=== Section Start ===
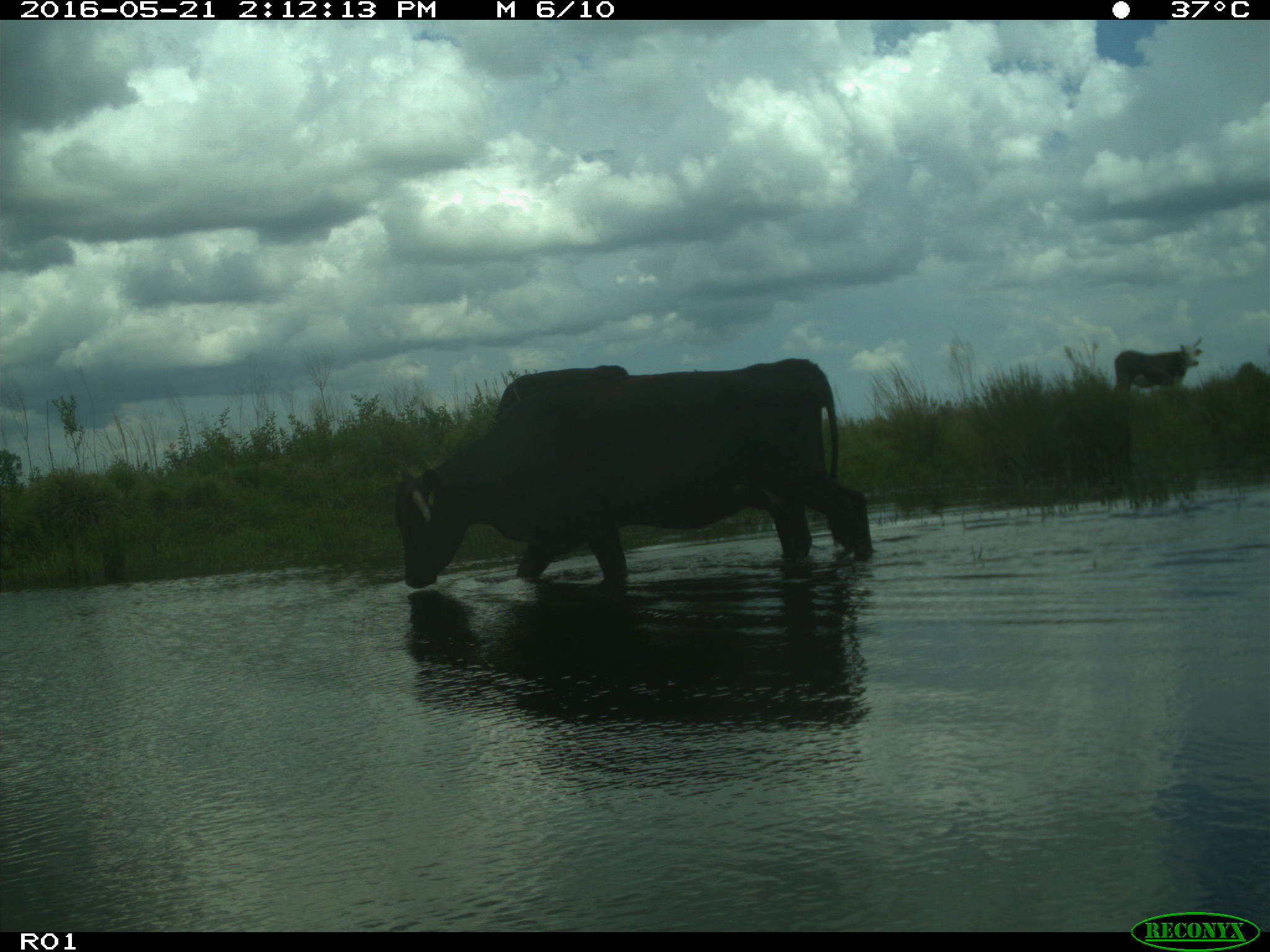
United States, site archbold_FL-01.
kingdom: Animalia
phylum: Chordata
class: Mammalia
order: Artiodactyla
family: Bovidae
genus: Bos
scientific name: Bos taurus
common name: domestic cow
=== Section End ===
WHAT IS BEING ASKED >>
Print every line above exactly as given, but not the pictures.

EXERCISE SOLUTION >>
United States, site archbold_FL-01.
kingdom: Animalia
phylum: Chordata
class: Mammalia
order: Artiodactyla
family: Bovidae
genus: Bos
scientific name: Bos taurus
common name: domestic cow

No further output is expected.